Ich wäre gern dabei, wenn @knilch so ein Treffen organisieren mag, denn Orga ist nicht meine Kernkompetenz.
Oha, an ein Treffen hatte ich gar nicht gedacht bisher :D
Ich dachte es mir bisher so:
Ich suche mir eins der aktuellen Shorties, mache einen Thread auf, jeder der Kritik möchte liest einen Charakter ein, und dann darf man gerne offenen kritisieren/dran rumschrauben. Ich denke, ich muss das (da ich das ja auch gern lernen will) schon ein paar mal anhören, ich kann das nicht adhoc. Und dann auch noch formulieren, was ich eigentlich genau anders haben wollen würde, wäre ich der Regisseur, ich denke da würde ich ein bisschen Zeit brauchen :D

Aber gern können wir das mit einem Treffen auch im Hinterkopf behalten (per Discord oder so).
 

Spirit328

Aff un zo jeht et uns jar nit schlääsch!
Teammitglied
Ich finde den pragmatischen Ansatz von @knilch richtig gut.
Nicht lang schnack'n, Schlach in'n Nacken (oder so ähnlich).

Da diejenigen, die gerne Kritik haben möchten bisher noch keinen besseren Vorschlag gemacht haben (vielleicht braucht das einfach noch einen Moment oder zwei?!), würde ich mit dem Vorschlag von @knilch starten.
Wer weiß, ob es "das Richtige" ist. - Wird sich zeigen. Eins steht jedoch jetzt schon fest, vom Zuwarten wird es bestimmt nicht besser.

__AUFGABENSAMMLUNG__
a - Kannst du den Teil des Forumsauszugs, der mit den Worten „Oha, an ein“ beginnt und mit „Discord oder so).“ endet, noch einmal wiedergeben und darin „Thread“ zu „Beitrag“ ändern?
b - Wie könnte der Forumsauszug nach seinem letzten Satz weitergehen? Setze ihn fort.

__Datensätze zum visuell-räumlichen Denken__
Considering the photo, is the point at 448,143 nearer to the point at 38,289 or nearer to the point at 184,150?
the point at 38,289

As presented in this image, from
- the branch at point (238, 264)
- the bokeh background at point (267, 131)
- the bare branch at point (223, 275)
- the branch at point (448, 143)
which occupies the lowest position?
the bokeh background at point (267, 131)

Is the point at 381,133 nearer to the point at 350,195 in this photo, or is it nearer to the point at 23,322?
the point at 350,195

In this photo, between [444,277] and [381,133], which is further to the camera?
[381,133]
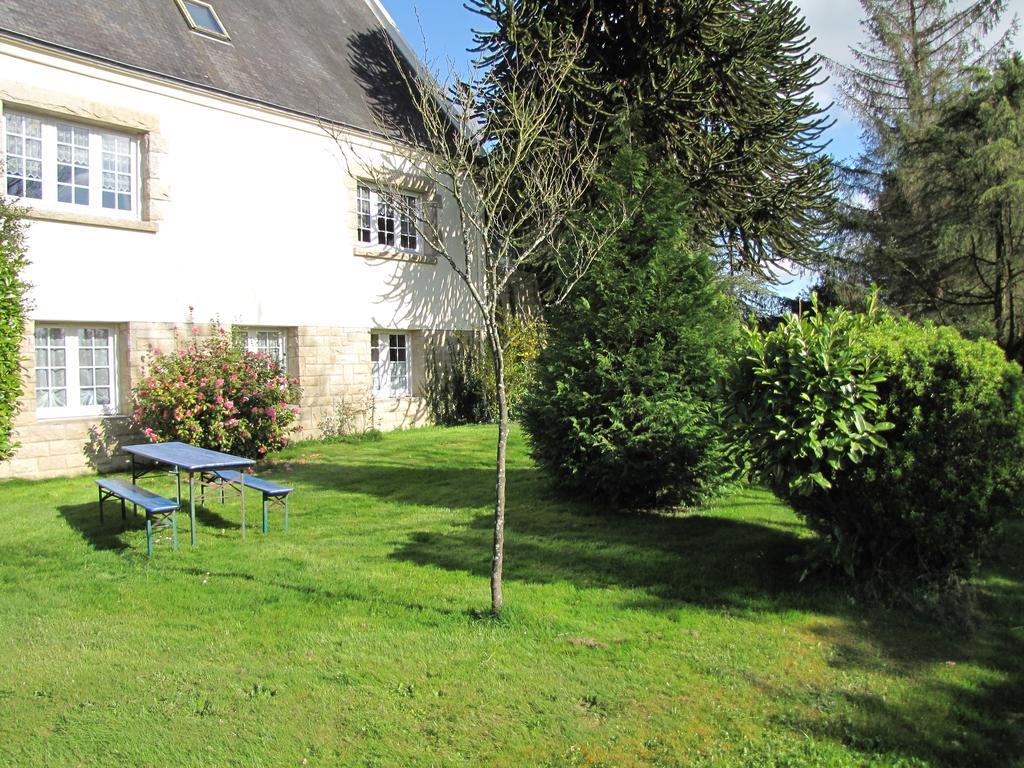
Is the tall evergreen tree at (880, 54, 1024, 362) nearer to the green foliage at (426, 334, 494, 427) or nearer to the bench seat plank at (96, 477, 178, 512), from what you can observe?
the green foliage at (426, 334, 494, 427)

__LÖSUNGEN__
a -
Oha, an ein Treffen hatte ich gar nicht gedacht bisher :D
Ich dachte es mir bisher so:
Ich suche mir eins der aktuellen Shorties, mache einen Beitrag auf, jeder der Kritik möchte liest einen Charakter ein, und dann darf man gerne offenen kritisieren/dran rumschrauben. Ich denke, ich muss das (da ich das ja auch gern lernen will) schon ein paar mal anhören, ich kann das nicht adhoc. Und dann auch noch formulieren, was ich eigentlich genau anders haben wollen würde, wäre ich der Regisseur, ich denke da würde ich ein bisschen Zeit brauchen :D

Aber gern können wir das mit einem Treffen auch im Hinterkopf behalten (per Discord oder so).

b -
Und was ich mir auch wünschen würde, wäre ein bißchen mehr Professionalität. Wenn man Feedback bekommt (gefragtes ist immer besser als ungefragtes!), sollte man so erwachsen sein, zu erkennen, dass es kein persönlicher Angriff ist, sondern der Versuch Anregungen zu geben noch besser zu werden.
"Always assume good intend". - "Unterstelle stets beste Absichten".
Manchmal kommt es halt vor, dass die feedbackgebende Person etwas nicht ganz so freundlich und galant formuliert. Ist nicht schön, aber auch KEIN Grund nicht mehr zuzuhören. Wer in dieser Hinsicht wirklich ohne Fehler ist, kann den ersten Stein werfen. (Sehr frei interpretiert); muss er aber nicht ;)

Feedback zu geben ist nicht einfach und es braucht Übung. Aber wo kann man das üben? Wie gibt man konstruktives Feedback und was ist daran so anders (und so unglaublich wertvoll), als bloßes Gemecker?
Ja, sprechen ist eine sehr persönliche Form des künstlerischen Ausdrucks und wenn man dann kritisiert wird, ist sehr naheliegend, dass man das persönlich nimmt. Verstehe ich voll und ganz. Aber das ist nicht immer hilfreich!
Ich kenne das aus unzähligen Aufnahme-Situationen, wo irgendwelche Musiker wutentbrannt das Studio verlassen haben, weil man sie darauf hingewiesen hat, dass das Solo so göttlich nicht war, wie es sich angefühlt hat und das Pausen in der Musik wichtig sind.

Wohl an! Die Mutigen und Tollkühnen vor, die anderen mögen gerne "nur" zuschauen und sich langsam dem Thema nähern. Aber anfangen ist immer besser als lange diskutieren. :)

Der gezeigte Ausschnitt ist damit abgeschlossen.